— begin INPUT DATA —

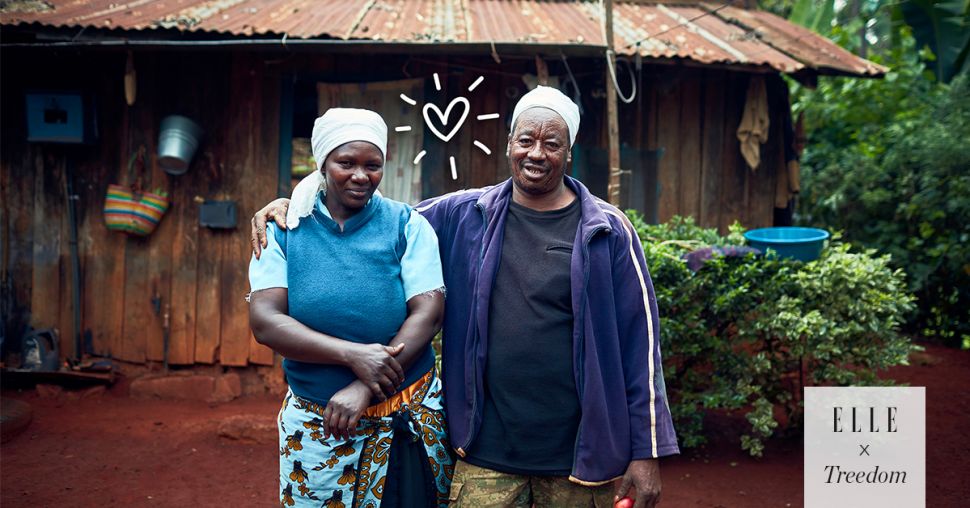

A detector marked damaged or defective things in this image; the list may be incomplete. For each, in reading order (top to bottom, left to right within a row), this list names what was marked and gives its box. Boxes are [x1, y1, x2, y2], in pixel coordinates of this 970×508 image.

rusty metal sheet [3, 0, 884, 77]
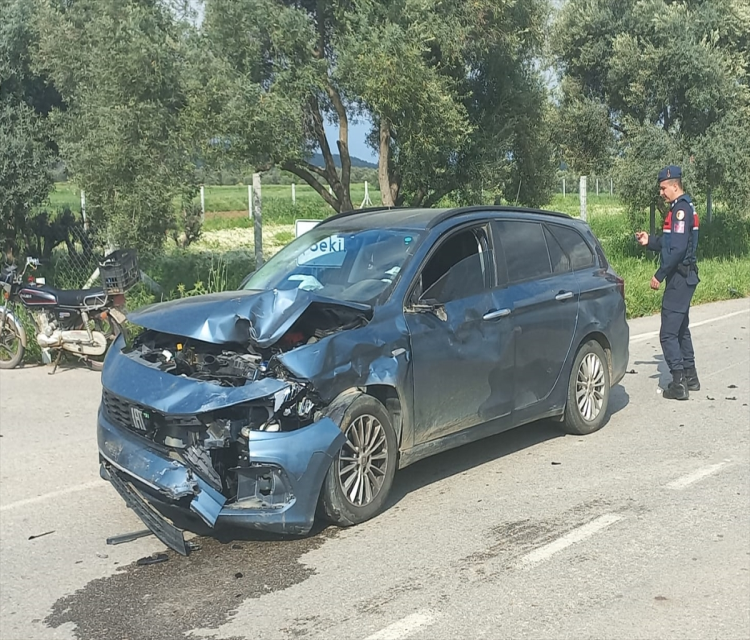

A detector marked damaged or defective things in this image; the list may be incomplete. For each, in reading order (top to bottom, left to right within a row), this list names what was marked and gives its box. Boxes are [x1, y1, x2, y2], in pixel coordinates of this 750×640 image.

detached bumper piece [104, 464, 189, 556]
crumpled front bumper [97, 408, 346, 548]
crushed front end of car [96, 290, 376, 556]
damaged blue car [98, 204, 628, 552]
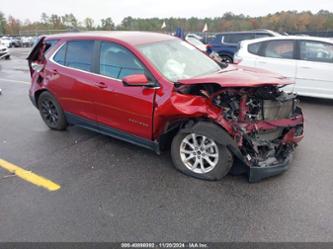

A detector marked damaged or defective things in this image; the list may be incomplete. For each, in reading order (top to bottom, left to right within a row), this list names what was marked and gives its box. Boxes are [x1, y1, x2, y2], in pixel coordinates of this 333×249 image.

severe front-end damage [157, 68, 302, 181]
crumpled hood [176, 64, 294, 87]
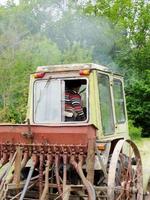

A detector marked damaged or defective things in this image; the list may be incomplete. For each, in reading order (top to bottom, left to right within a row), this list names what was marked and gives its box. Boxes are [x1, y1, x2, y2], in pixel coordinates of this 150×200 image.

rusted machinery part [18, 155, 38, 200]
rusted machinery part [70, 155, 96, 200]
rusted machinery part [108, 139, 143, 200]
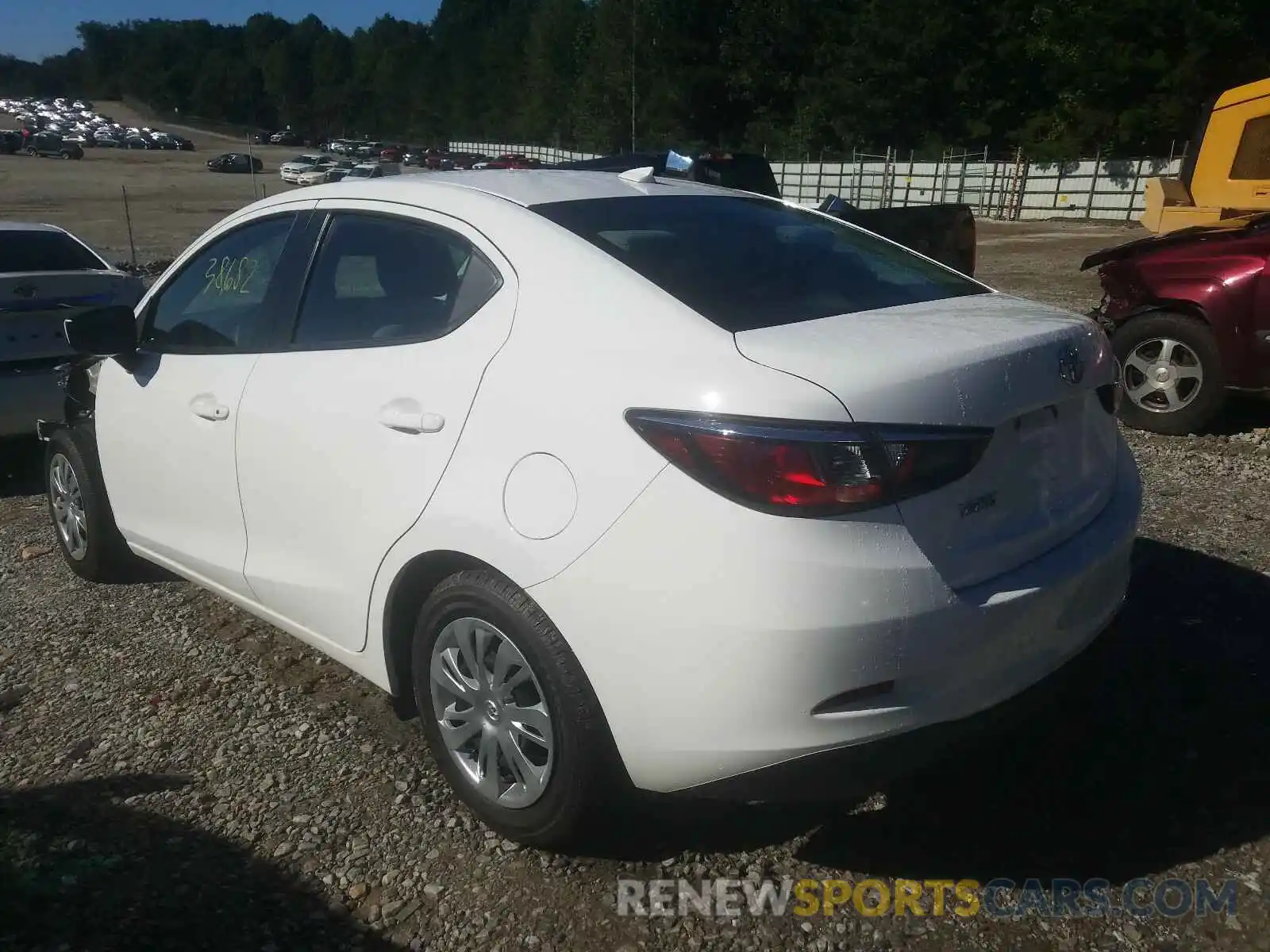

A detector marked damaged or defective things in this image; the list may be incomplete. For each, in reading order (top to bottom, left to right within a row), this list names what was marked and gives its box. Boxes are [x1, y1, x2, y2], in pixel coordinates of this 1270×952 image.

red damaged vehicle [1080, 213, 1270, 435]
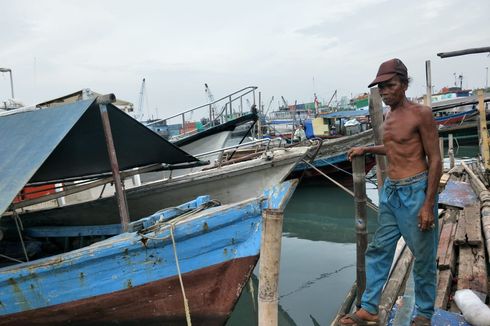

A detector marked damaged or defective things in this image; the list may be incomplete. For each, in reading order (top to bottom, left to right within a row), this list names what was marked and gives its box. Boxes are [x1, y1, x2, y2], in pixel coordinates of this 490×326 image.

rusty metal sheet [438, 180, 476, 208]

— end INPUT DATA —

▶ _THE EXERCISE_
Copy all of the records above word for word, leaving out the pictures.

▶ _TASK SOLUTION_
A detector marked damaged or defective things in this image; the list may be incomplete. For each, in reading order (top to bottom, left to right within a row), this list names what was marked and gives its box. Boxes are [x1, y1, x2, y2], in pixel coordinates of this 970×508 image.

rusty metal sheet [3, 0, 884, 77]

A detector marked damaged or defective things in this image; the list may be incomplete. For each, in reading order (top to bottom, left to right within a row), this list names what was marked and gives its box. Boxes are [x1, y1, x2, y2], in pixel coordinates of this 750×640 image.

detached bumper piece [104, 464, 189, 556]
crumpled front bumper [97, 408, 346, 548]
crushed front end of car [96, 290, 376, 556]
damaged blue car [98, 204, 628, 552]

A detector marked damaged or defective things in this image; the list may be incomplete. For each, in reading order (top to bottom, left to right within a row), this list names what was marked and gives its box. Boxes are [x1, y1, x2, y2], in pixel coordinates of this 333×249 image.

severe front-end damage [157, 68, 302, 181]
crumpled hood [176, 64, 294, 87]

A detector marked damaged or defective things in this image; the list may be incomplete. For each, in reading order (top to bottom, left to right within a row), this list names what was marked and gives its box. Boxes are [x1, y1, x2, y2], in pixel coordinates of this 150×200 image.

rusted machinery part [18, 155, 38, 200]
rusted machinery part [70, 155, 96, 200]
rusted machinery part [108, 139, 143, 200]

A detector marked damaged or defective things in this image; the list may be incomplete. For each, in reading order (top to bottom, left to right within a row), this list names what was marked and gives its box. Boxes are [x1, y1, x2, y2], in pixel coordinates of this 1270×952 image.

red damaged vehicle [1080, 213, 1270, 435]

A detector marked damaged or defective things in this image; the list may be incomplete. For each, in reading order (top to bottom, left to right within a row), this list names what was marked and gives its box. Boxes are [x1, y1, x2, y2], in pixel coordinates of this 490×326 image.

rusty metal sheet [438, 180, 476, 208]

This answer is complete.